A alegoria de A Peste também serve de advertência diante de
certas manifestações de apoio ao regime militar implantado após o golpe de
1964, cujo aniversário foi comemorado ontem. Em 1974, o Brasil enfrentou a pior
epidemia contra a meningite de sua história. Para evitar o contágio, o governo
decretou a suspensão das aulas e cancelou os Jogos Pan-Americanos de 1975, que
foram transferidos de São Paulo para o México. A epidemia começou em 1971, no
distrito de Santo Amaro, na Zona Sul de São Paulo. Com dor de cabeça, febre
alta e rigidez na nuca, muitos morreram sem diagnóstico ou tratamento.
Em setembro de 1974, a epidemia atingiu seu ápice. A proporção era de 200 casos por 100 mil habitantes, como no “Cinturão Africano da Meningite”, que hoje compreende 26 países e se estende do Senegal até a Etiópia. O Instituto de Infectologia Emílio Ribas, com apenas 300 leitos disponíveis, chegou a internar 1,2 mil pacientes. Na época, eu era um jovem repórter do jornal O Fluminense, de Niterói (RJ).

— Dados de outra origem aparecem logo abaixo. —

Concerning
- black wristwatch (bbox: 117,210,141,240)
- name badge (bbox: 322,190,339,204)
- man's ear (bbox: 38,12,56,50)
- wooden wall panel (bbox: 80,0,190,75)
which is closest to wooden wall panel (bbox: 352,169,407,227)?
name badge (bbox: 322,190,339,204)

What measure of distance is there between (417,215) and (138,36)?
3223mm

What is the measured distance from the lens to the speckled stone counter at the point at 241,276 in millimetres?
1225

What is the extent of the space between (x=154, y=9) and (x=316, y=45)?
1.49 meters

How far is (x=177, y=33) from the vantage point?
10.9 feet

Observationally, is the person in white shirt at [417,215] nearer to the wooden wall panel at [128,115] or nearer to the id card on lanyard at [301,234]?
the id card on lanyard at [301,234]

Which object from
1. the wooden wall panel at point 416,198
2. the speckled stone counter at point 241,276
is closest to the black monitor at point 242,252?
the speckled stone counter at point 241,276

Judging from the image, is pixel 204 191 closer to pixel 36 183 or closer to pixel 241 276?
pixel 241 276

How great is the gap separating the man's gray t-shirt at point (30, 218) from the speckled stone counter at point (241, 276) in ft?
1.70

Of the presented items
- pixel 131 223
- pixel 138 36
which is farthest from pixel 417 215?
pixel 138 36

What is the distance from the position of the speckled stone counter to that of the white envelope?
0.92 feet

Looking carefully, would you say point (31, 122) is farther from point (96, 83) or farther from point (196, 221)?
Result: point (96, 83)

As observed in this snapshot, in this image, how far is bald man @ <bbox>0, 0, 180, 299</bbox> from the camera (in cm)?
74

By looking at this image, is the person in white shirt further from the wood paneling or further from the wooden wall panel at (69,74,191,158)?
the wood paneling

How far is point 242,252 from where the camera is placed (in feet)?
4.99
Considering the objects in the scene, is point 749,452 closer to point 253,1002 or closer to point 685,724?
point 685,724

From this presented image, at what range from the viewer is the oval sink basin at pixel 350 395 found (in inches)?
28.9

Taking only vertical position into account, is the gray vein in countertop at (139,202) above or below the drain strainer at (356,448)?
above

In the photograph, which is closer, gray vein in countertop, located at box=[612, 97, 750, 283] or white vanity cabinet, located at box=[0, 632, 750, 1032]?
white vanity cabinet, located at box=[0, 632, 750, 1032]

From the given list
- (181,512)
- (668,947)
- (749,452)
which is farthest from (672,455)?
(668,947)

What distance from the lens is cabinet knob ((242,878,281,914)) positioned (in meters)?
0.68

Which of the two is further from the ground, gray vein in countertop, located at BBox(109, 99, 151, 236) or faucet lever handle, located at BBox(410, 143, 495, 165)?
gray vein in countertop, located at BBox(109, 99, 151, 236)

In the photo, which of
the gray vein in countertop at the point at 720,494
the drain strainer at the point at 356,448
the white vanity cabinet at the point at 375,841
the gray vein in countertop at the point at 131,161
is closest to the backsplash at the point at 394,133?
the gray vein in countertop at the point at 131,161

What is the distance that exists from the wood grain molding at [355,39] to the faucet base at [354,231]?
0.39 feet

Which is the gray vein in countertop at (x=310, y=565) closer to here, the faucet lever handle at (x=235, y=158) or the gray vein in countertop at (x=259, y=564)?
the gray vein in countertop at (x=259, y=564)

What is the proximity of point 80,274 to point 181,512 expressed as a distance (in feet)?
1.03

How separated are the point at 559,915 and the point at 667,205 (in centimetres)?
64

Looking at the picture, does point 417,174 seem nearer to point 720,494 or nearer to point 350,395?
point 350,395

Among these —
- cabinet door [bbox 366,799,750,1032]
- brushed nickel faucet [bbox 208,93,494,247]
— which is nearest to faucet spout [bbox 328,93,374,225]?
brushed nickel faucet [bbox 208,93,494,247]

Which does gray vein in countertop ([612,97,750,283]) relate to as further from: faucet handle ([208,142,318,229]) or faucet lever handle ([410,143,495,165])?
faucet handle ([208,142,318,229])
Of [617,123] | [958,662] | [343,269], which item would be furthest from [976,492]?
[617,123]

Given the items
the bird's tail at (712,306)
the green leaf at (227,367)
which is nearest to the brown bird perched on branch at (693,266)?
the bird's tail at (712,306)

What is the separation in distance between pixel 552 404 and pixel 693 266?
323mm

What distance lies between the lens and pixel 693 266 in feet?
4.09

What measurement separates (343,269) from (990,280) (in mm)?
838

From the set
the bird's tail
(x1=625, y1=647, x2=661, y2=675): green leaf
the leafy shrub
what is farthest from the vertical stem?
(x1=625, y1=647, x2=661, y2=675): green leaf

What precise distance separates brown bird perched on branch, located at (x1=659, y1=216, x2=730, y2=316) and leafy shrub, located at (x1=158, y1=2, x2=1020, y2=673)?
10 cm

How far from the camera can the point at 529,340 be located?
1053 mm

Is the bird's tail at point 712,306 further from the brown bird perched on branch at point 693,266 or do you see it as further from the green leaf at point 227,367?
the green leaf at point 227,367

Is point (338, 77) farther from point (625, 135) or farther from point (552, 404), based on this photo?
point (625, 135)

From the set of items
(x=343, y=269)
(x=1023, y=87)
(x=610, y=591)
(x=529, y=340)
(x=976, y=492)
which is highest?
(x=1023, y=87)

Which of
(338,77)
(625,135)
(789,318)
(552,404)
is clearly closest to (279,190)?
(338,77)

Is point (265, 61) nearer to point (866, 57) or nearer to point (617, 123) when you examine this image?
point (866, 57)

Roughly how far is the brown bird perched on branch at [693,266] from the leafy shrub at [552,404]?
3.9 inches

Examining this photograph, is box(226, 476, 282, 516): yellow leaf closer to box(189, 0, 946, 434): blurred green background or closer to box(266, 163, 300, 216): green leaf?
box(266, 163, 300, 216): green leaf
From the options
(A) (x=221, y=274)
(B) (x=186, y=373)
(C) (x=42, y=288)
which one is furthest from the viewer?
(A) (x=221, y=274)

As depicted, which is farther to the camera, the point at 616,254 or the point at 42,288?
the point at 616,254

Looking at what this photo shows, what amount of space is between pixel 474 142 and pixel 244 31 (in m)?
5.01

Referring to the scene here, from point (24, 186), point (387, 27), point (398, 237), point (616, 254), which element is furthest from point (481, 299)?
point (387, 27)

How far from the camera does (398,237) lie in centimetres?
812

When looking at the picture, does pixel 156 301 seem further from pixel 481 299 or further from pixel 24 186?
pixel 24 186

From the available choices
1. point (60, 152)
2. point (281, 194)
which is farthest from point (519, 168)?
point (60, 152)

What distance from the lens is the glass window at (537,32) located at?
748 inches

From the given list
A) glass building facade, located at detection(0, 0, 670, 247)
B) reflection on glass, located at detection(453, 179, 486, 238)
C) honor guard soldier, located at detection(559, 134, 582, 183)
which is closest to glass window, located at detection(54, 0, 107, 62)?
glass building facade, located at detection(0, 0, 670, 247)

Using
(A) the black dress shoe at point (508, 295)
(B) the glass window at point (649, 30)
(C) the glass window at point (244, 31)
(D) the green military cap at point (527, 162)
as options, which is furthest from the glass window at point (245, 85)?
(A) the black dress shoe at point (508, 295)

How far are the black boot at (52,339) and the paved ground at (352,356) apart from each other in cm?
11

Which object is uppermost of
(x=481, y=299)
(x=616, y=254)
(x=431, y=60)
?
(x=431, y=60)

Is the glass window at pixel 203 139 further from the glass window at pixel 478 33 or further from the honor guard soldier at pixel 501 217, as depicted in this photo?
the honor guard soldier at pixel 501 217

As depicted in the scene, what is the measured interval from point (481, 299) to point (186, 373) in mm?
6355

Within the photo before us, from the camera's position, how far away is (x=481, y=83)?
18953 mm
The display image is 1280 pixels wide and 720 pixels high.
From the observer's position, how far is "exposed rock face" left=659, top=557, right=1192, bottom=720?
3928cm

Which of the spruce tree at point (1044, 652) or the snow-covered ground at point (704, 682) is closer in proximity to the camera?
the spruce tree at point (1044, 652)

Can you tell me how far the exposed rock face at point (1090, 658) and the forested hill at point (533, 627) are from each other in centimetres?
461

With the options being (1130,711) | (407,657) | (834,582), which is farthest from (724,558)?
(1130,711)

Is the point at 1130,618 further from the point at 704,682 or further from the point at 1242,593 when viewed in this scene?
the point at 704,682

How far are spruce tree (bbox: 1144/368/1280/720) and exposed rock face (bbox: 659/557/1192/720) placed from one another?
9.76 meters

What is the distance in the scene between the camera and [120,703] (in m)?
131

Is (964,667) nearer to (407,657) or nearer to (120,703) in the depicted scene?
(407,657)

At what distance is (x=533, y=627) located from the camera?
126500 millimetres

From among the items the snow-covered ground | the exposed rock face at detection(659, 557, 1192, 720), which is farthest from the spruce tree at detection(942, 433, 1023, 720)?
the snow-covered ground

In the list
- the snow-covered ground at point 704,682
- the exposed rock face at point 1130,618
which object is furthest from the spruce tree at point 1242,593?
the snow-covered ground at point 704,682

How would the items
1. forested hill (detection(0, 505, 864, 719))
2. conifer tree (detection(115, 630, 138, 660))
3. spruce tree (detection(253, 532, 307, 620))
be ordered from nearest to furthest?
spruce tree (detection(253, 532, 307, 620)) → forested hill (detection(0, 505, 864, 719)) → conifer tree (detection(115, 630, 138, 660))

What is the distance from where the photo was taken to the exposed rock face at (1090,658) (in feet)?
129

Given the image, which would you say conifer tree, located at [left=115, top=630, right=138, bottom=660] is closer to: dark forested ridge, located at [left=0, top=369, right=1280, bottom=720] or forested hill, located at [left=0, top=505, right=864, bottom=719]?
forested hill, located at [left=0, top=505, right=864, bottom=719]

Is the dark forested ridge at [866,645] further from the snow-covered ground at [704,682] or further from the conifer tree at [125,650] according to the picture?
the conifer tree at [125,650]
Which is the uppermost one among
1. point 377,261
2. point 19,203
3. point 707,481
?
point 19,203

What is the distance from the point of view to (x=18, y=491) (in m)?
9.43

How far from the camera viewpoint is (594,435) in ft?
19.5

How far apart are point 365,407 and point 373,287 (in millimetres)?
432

Com a cumplicidade de um acadêmico de medicina, conseguimos fotografar pela janela uma enfermaria lotada de crianças com meningite, no Hospital Universitário Antônio Pedro (UFF). A foto foi publicada com a matéria, mas gerou a maior crise política para a direção do jornal, porque a meningite era um assunto censurado pelos militares. A epidemia só acabou no ano seguinte, após a vacinação de 80 milhões de pessoas, que seria impossível com a manutenção da censura sobre a meningite pelo governo do general Ernesto Geisel.